Shake off the winter rust
By Kelly Parker
If you’re like an increasing number of outdoor enthusiasts, you might be thinking of shaking off that winter rust by getting out with the family and riding for ice cream instead of driving. The great thing is, whether you just want to get out for some time together with the family, or maybe blow off steam a bit with a couple of buddies or maybe even get more competitive, cycling is one of the easiest sports to get into, and at a relatively low cost.
The first step toward getting in is to answer one fundamental question. “You have to figure out the type of biking that you’re going to be doing,” points out Graham Madden of Natural Cycleworks, “whether it’s commuting or just recreational. Once you get into it, your ideas might change, so a practical, versatile bike would be a good idea. One bike that we suggest is a cycle-cross bike, which some say is the ultimate commuter – basically a road bike that takes a bigger tire, so that it’s more comfortable and cushioned, and has enough clearance for fenders and racks and things – because a straight mountain bike is a little sluggish on our roads.
“There are a lot of hybrid bikes out nowadays that allow you to go trail riding and street riding,” agrees Tim Woodcock of Woodcock Cycle Works, “and they’re in a much more upright and comfortable position than some of the older bikes.
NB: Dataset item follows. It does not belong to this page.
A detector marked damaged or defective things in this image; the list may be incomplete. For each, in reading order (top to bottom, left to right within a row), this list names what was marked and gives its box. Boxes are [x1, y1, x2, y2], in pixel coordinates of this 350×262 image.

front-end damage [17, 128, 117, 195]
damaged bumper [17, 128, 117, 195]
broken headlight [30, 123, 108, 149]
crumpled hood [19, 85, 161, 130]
We’re finding that a lot of people are getting back into riding because they’re comfortable on the bikes, but also, they don’t need to buy a mountain bike, per se.”
Once you’ve settled on the style of cycling you’ll pursue, the most important thing to understand at this stage is that comfort is the key to your enjoyment of the sport. As James Dyker of Alter Ego Sports stresses, “get something that fits properly and that you’re comfortable on. If you’re not comfortable on the bike, you won’t want to use it. Bike fitting is so important. If you’re not comfortable wearing your downhill ski boots, you won’t want to downhill ski.” Woodcock agrees, explaining that you “should be able to sit on the bike and feel that the bike is fitting you and not the other way around. The seat is number one, and we’ve always had a policy here where we give people a month to come back and exchange seats, because everyone has their preference.”
Before the seat, however, must come the bike itself, and lucky you; you’ve decided to get into the sport at a time when it’s easier than ever to get a frame that fits your body without breaking the bank. “Generally,” notes Woodcock, “manufacturers will offer lower-end bikes in maybe an 18-inch frame with maybe one or two sizes and try to fit a whole array of body types on it, whereas with the bigger brands, they’ll offer for instance, an extra small or small, medium, large and extra large, so you’re going to get a lot better fit, and they’re designed to be proportionate; just because you get the ‘stand-over’ height right, it’s just as important to get the top tube length right for your reach.”
As important as comfort is, investing in quality equipment is also paramount. “A lot of people will just go in and buy a Canadian Tire special,” says Madden, “and then they hate riding the bike and they wonder why – they just think it’s biking itself – so investing in a good, proper bike, and it doesn’t matter what kind that is, is important – just buy quality. The best advice that I could give you is to spend more than you think you would want to. If you can get a good bike on sale for $800, then you’ve done well and it will last you for years and years.”
Although you don’t need to go all out on accessories, helmets are strongly recommended. “The old issues with helmets were that they were heavy and hot,” stresses Woodcock, “but even the new entry level helmets these days channel a lot more air through your scalp and hair – which actually keeps you cooler than not wearing a helmet – and they’re so light.”
Two of the three experts recommended cycling shorts because they have chamois in them, and no seams, “so they’re going to be much more comfortable,” says Woodcock, “and without the chafing that you might get if you just wear regular jeans or shorts.”
“Proper bike shorts are always a nice added comfort,” concurs Dyker, “because that padding is right where you need it, on your ‘sit bones’.”
Although Madden does wear shorts and likes them, he disagrees that they are a must-have. “It’s really about getting a good saddle, he says, “like a Brooks saddle that molds to your butt – almost like a leather hammock, it’s awesome – and then riding enough for your butt to get used to it. Wear the clothes that you do, wear a helmet and rip it up!”
Once you’re set up, where do you go? Bike Winnipeg (bikewinnipeg.ca) has maps and other helpful information, and if you’re looking to join a club, “your best bet,” says Bike Winnipeg Executive Director Mike Cohoe, “is to get in touch with the Manitoba Cycling Association, or to get out to one of the bike shops which all have active bike clubs. They do frequent rides. Probably at some point, you’d have to join the Manitoba Cycling Assoc. just for the insurance.” Bike Winnipeg itself does occasional group rides, and the website also has information about Bike Week Winnipeg (June 13-19) which offers rides that are more casual and also more open to the general public.